On Sat, Jan 02, 1999 at 10:41:38PM +1100, Alan Nigel Marshall wrote:
> may always be disappointed. What they are really looking for are
> extraterrestrial humans (something they'll never find!). Should, then, SETI
> be called SETU?: the Search for Extraterrestrial Us's.
>

I should say, yes! But that isn't in any way scandalous. The
scandal is that those scientists haven't held the pace the
cultural imagination has developed since the early 60ies.
Meanwhile we imagine our cultural others on a much more varied
scale than the selection of radio waves as a means of
communication implies. Take any scifi thriller. Aliens
communicate directly, and they transport themselves directly
(at least some of them). Of course this is all fiction &
fantasy, but not in the sense of 'mere'.

The special relevance of SETI _is_ that it is an attempt at
communication. And communication is human, anthropocentric, if
you will. Once technological progress as the only index of a
society's progress has been put into question (which can be
done on moral or epistemological grounds but has been
effected by economical and commercial factors) the
credibility and the significance of the medium (radiowave receivers) as
the gate to our future has been greatly diminished.
I suspect some of this loss of reputation lead to the funding
cutoffs.

Ironically, the very obsolence of the technology with respect
to the cultural fantasies of extraterrestrial otherness might
keep SETI fans going --  not as an avant-garde of scientific
thought but rather as the conservative rearguard. Is that what
gives it some semblance of plausibility? Just the difference to
the overtly fantastical signified by sci-fi?

What makes SETI a "scientific" project?

Task set:
**a)** Write out the SETI post from "On Sat, Jan" up to and including "for Extraterrestrial Us's.", switching "humans" to "beings".
**b)** Decide whether each statement agrees with the SETI post, answering yes or no and quoting the words that settle it: (i) Scientists have not kept pace with the cultural imagination since the early 60ies. (ii) The questioning of technological progress has been brought about chiefly on moral grounds. (iii) SETI fans might keep going as an avant-garde of scientific thought.
**c)** In the SETI post, what does the writer suspect some of the loss of reputation led to?
The dataset rows can be left aside.

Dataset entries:
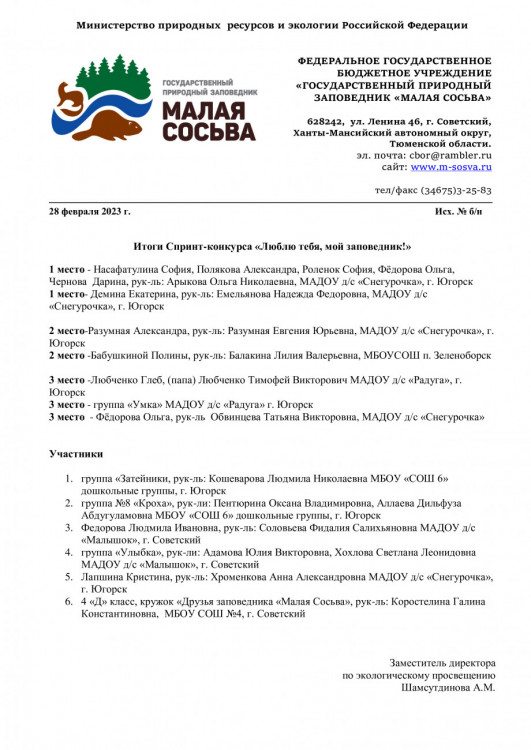 Министерство природных ресурсов и экологии Российской Федерации

ГОСУДАРСТВЕННЫЙ ПРИРОДНЫЙ ЗАПОВЕДНИК
МАЛАЯ СОСЬВА

ФЕДЕРАЛЬНОЕ ГОСУДАРСТВЕННОЕ БЮДЖЕТНОЕ УЧРЕЖДЕНИЕ «ГОСУДАРСТВЕННЫЙ ПРИРОДНЫЙ ЗАПОВЕДНИК «МАЛАЯ СОСЬВА»

628242, ул. Ленина 46, г. Советский, Ханты-Мансийский автономный округ, Тюменской области.
эл. почта: cbor@rambler.ru
сайт: www.m-sosva.ru

тел/факс (34675)3-25-83

28 февраля 2023 г.

Исх. № б/н

Итоги Спринт-конкурса «Люблю тебя, мой заповедник!»

1 место - Насафатулина София, Полякова Александра, Роленок София, Фёдорова Ольга, Чернова Дарина, рук-ль: Арыкова Ольга Николаевна, МАДОУ д/с «Снегурочка», г. Югорск
1 место- Демина Екатерина, рук-ль: Емельянова Надежда Федоровна, МАДОУ д/с «Снегурочка», г. Югорск

2 место-Разумная Александра, рук-ль: Разумная Евгения Юрьевна, МАДОУ д/с «Снегурочка», г. Югорск
2 место -Бабушкиной Полины, рук-ль: Балакина Лилия Валерьевна, МБОУСОШ п. Зеленоборск

3 место -Любченко Глеб, (папа) Любченко Тимофей Викторович МАДОУ д/с «Радуга», г. Югорск
3 место - группа «Умка» МАДОУ д/с «Радуга» г. Югорск
3 место - Фёдорова Ольга, рук-ль Обвинцева Татьяна Викторовна, МАДОУ д/с «Снегурочка»

Участники

1. группа «Затейники, рук-ль: Кошеварова Людмила Николаевна МБОУ «СОШ 6» дошкольные группы, г. Югорск
2. группа №8 «Кроха», рук-ли: Пентюрина Оксана Владимировна, Аллаева Дильфуза Абдугуламовна МБОУ «СОШ 6» дошкольные группы, г. Югорск
3. Федорова Людмила Ивановна, рук-ль: Соловьева Фидалия Салихьяновна МАДОУ д/с «Малышок», г. Советский
4. группа «Улыбка», рук-ли: Адамова Юлия Викторовна, Хохлова Светлана Леонидовна МАДОУ д/с «Малышок», г. Советский
5. Лапшина Кристина, рук-ль: Хроменкова Анна Александровна МАДОУ д/с «Снегурочка», г. Югорск
6. 4 «Д» класс, кружок «Друзья заповедника «Малая Сосьва», рук-ль: Коростелина Галина Константиновна, МБОУ СОШ №4, г. Советский

Заместитель директора
по экологическому просвещению
Шамсутдинова А.М.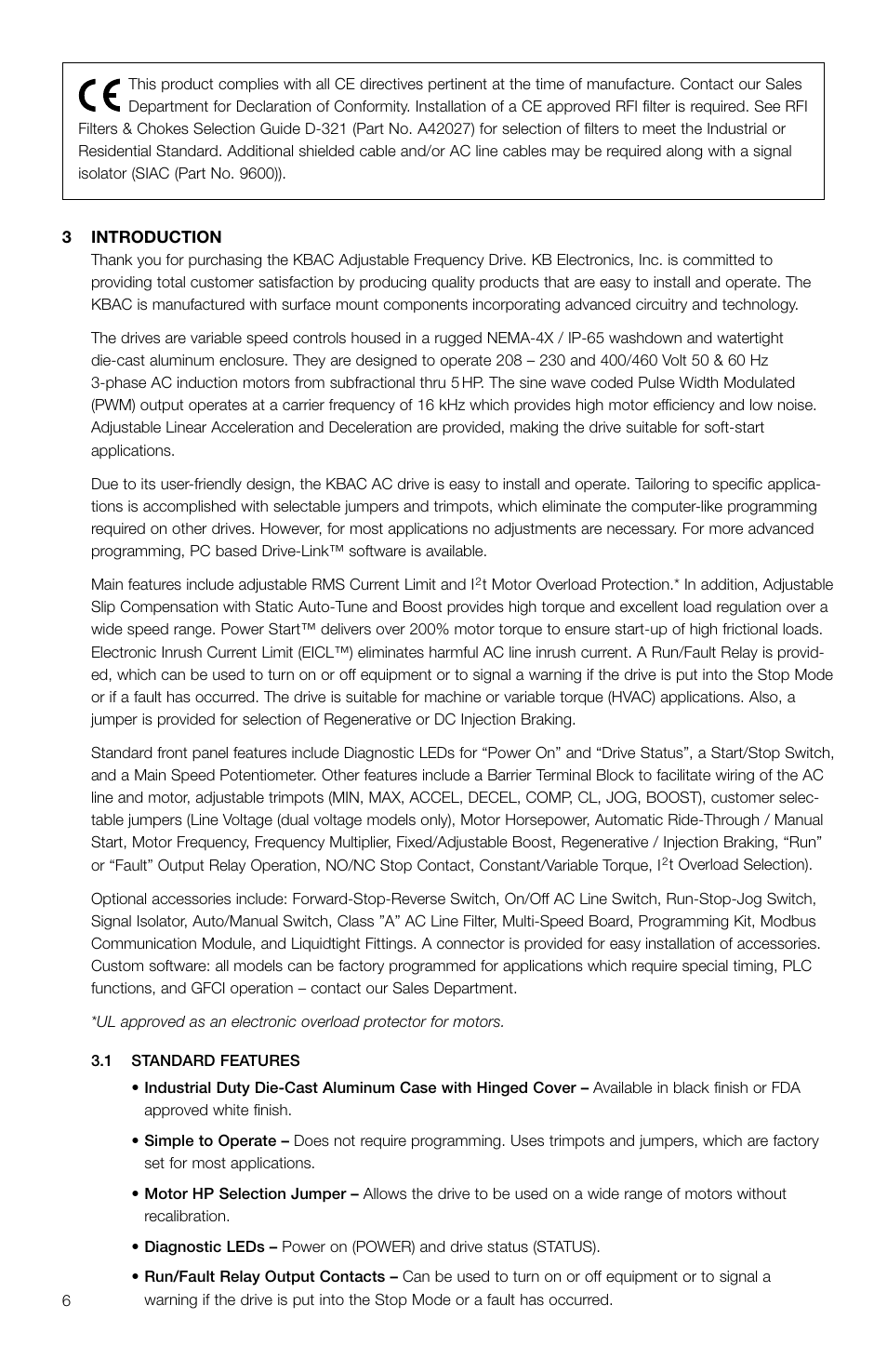 CE This product complies with all CE directives pertinent at the time of manufacture. Contact our Sales Department for Declaration of Conformity. Installation of a CE approved RFI filter is required. See RFI Filters & Chokes Selection Guide D-321 (Part No. A42027) for selection of filters to meet the Industrial or Residential Standard. Additional shielded cable and/or AC line cables may be required along with a signal isolator (SIAC (Part No. 9600)).

3 INTRODUCTION
Thank you for purchasing the KBAC Adjustable Frequency Drive. KB Electronics, Inc. is committed to providing total customer satisfaction by producing quality products that are easy to install and operate. The KBAC is manufactured with surface mount components incorporating advanced circuitry and technology.

The drives are variable speed controls housed in a rugged NEMA-4X / IP-65 washdown and watertight die-cast aluminum enclosure. They are designed to operate 208 – 230 and 400/460 Volt 50 & 60 Hz 3-phase AC induction motors from subfractional thru 5 HP. The sine wave coded Pulse Width Modulated (PWM) output operates at a carrier frequency of 16 kHz which provides high motor efficiency and low noise. Adjustable Linear Acceleration and Deceleration are provided, making the drive suitable for soft-start applications.

Due to its user-friendly design, the KBAC AC drive is easy to install and operate. Tailoring to specific applications is accomplished with selectable jumpers and trimpots, which eliminate the computer-like programming required on other drives. However, for most applications no adjustments are necessary. For more advanced programming, PC based Drive-Link™ software is available.

Main features include adjustable RMS Current Limit and $I^2t$ Motor Overload Protection.* In addition, Adjustable Slip Compensation with Static Auto-Tune and Boost provides high torque and excellent load regulation over a wide speed range. Power Start™ delivers over 200% motor torque to ensure start-up of high frictional loads. Electronic Inrush Current Limit (EICL™) eliminates harmful AC line inrush current. A Run/Fault Relay is provided, which can be used to turn on or off equipment or to signal a warning if the drive is put into the Stop Mode or if a fault has occurred. The drive is suitable for machine or variable torque (HVAC) applications. Also, a jumper is provided for selection of Regenerative or DC Injection Braking.

Standard front panel features include Diagnostic LEDs for “Power On” and “Drive Status”, a Start/Stop Switch, and a Main Speed Potentiometer. Other features include a Barrier Terminal Block to facilitate wiring of the AC line and motor, adjustable trimpots (MIN, MAX, ACCEL, DECEL, COMP, CL, JOG, BOOST), customer selectable jumpers (Line Voltage (dual voltage models only), Motor Horsepower, Automatic Ride-Through / Manual Start, Motor Frequency, Frequency Multiplier, Fixed/Adjustable Boost, Regenerative / Injection Braking, “Run” or “Fault” Output Relay Operation, NO/NC Stop Contact, Constant/Variable Torque, $I^2t$ Overload Selection).

Optional accessories include: Forward-Stop-Reverse Switch, On/Off AC Line Switch, Run-Stop-Jog Switch, Signal Isolator, Auto/Manual Switch, Class ”A” AC Line Filter, Multi-Speed Board, Programming Kit, Modbus Communication Module, and Liquidtight Fittings. A connector is provided for easy installation of accessories. Custom software: all models can be factory programmed for applications which require special timing, PLC functions, and GFCI operation – contact our Sales Department.

*UL approved as an electronic overload protector for motors.

3.1 STANDARD FEATURES
• Industrial Duty Die-Cast Aluminum Case with Hinged Cover – Available in black finish or FDA approved white finish.
• Simple to Operate – Does not require programming. Uses trimpots and jumpers, which are factory set for most applications.
• Motor HP Selection Jumper – Allows the drive to be used on a wide range of motors without recalibration.
• Diagnostic LEDs – Power on (POWER) and drive status (STATUS).
• Run/Fault Relay Output Contacts – Can be used to turn on or off equipment or to signal a warning if the drive is put into the Stop Mode or a fault has occurred.

6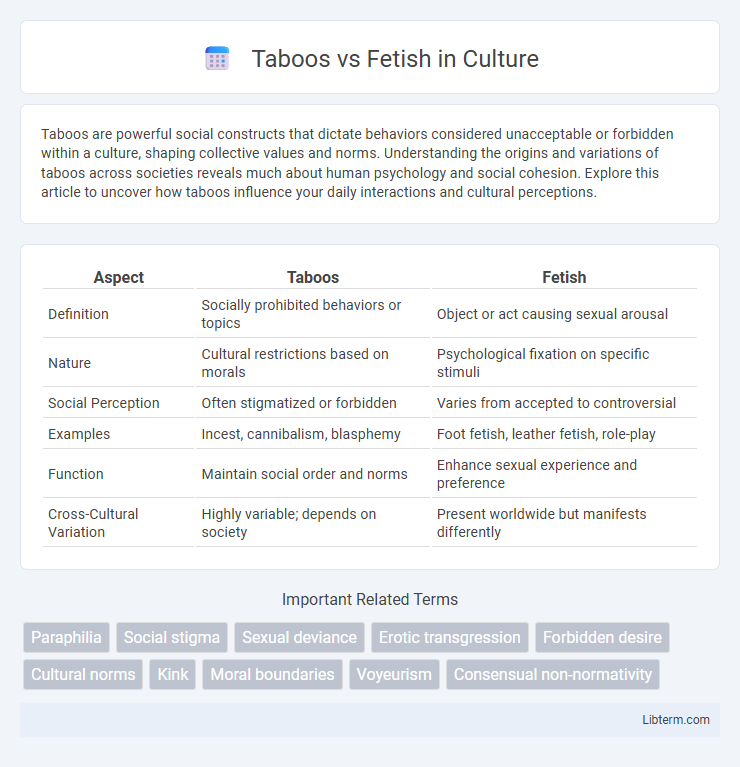 Taboos vs Fetish in Culture

Taboos are powerful social constructs that dictate behaviors considered unacceptable or forbidden within a culture, shaping collective values and norms. Understanding the origins and variations of taboos across societies reveals much about human psychology and social cohesion. Explore this article to uncover how taboos influence your daily interactions and cultural perceptions.

| Aspect | Taboos | Fetish |
|---|---|---|
| Definition | Socially prohibited behaviors or topics | Object or act causing sexual arousal |
| Nature | Cultural restrictions based on morals | Psychological fixation on specific stimuli |
| Social Perception | Often stigmatized or forbidden | Varies from accepted to controversial |
| Examples | Incest, cannibalism, blasphemy | Foot fetish, leather fetish, role-play |
| Function | Maintain social order and norms | Enhance sexual experience and preference |
| Cross-Cultural Variation | Highly variable; depends on society | Present worldwide but manifests differently |

Important Related Terms

Paraphilia
Social stigma
Sexual deviance
Erotic transgression
Forbidden desire
Cultural norms
Kink
Moral boundaries
Voyeurism
Consensual non-normativity

Libterm.com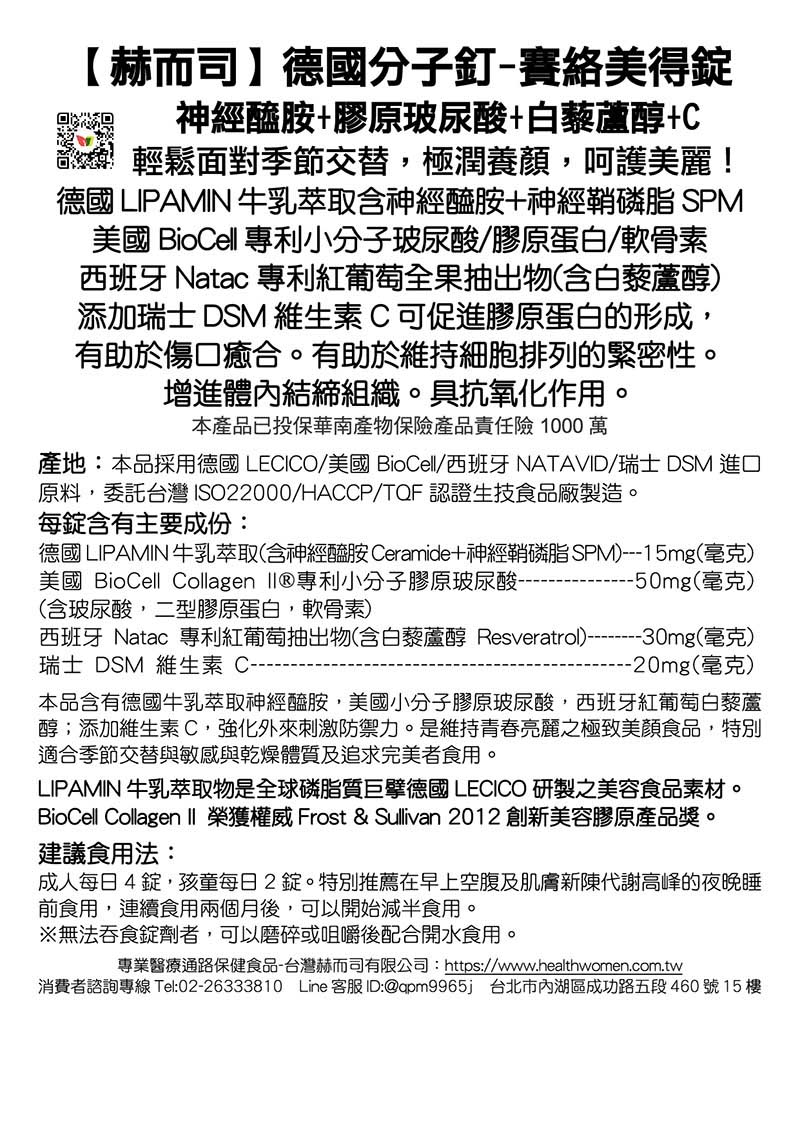 【赫而司】德國分子釘-賽絡美得錠

神經醯胺+膠原玻尿酸+白藜蘆醇+C

輕鬆面對季節交替，極潤養顏，呵護美麗！

德國 LIPAMIN 牛乳萃取含神經醯胺+神經鞘磷脂 SPM

美國 BioCell 專利小分子玻尿酸/膠原蛋白/軟骨素

西班牙 Natac 專利紅葡萄全果抽出物(含白藜蘆醇)

添加瑞士 DSM 維生素 C 可促進膠原蛋白的形成，

有助於傷口癒合。有助於維持細胞排列的緊密性。

增進體內結締組織。具抗氧化作用。

本產品已投保華南產物保險產品責任險 1000 萬

產地：本品採用德國 LECICO/美國 BioCell/西班牙 NATAVID/瑞士 DSM 進口原料，委託台灣 ISO22000/HACCP/TQF 認證生技食品廠製造。

每錠含有主要成份：

德國 LIPAMIN 牛乳萃取(含神經醯胺 Ceramide+神經鞘磷脂 SPM)---15mg(毫克)

美國 BioCell Collagen II®專利小分子膠原玻尿酸---------------50mg(毫克)

(含玻尿酸，二型膠原蛋白，軟骨素)

西班牙 Natac 專利紅葡萄抽出物(含白藜蘆醇 Resveratrol)--------30mg(毫克)

瑞士 DSM 維生素 C-----------------------------------------------20mg(毫克)

本品含有德國牛乳萃取神經醯胺，美國小分子膠原玻尿酸，西班牙紅葡萄白藜蘆醇；添加維生素 C，強化外來刺激防禦力。是維持青春亮麗之極致美顏食品，特別適合季節交替與敏感與乾燥體質及追求完美者食用。

LIPAMIN 牛乳萃取物是全球磷脂質巨擘德國 LECICO 研製之美容食品素材。

BioCell Collagen II 榮獲權威 Frost & Sullivan 2012 創新美容膠原產品獎。

建議食用法：

成人每日 4 錠，孩童每日 2 錠。特別推薦在早上空腹及肌膚新陳代謝高峰的夜晚睡前食用，連續食用兩個月後，可以開始減半食用。

※無法吞食錠劑者，可以磨碎或咀嚼後配合開水食用。

專業醫療通路保健食品-台灣赫而司有限公司：https://www.healthwomen.com.tw

消費者諮詢專線 Tel:02-26333810 Line 客服 ID:@qpm9965j 台北市內湖區成功路五段 460 號 15 樓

Answers for the tasks:
**a)**
On Sat, Jan 02, 1999 at 10:41:38PM +1100, Alan Nigel Marshall wrote:
> may always be disappointed. What they are really looking for are
> extraterrestrial beings (something they'll never find!). Should, then, SETI
> be called SETU?: the Search for Extraterrestrial Us's.

**b)**
(i) Yes: "those scientists haven't held the pace the cultural imagination has developed since the early 60ies."
(ii) No: "which can be done on moral or epistemological grounds but has been effected by economical and commercial factors"
(iii) No: "not as an avant-garde of scientific thought but rather as the conservative rearguard"

**c)** The funding cutoffs.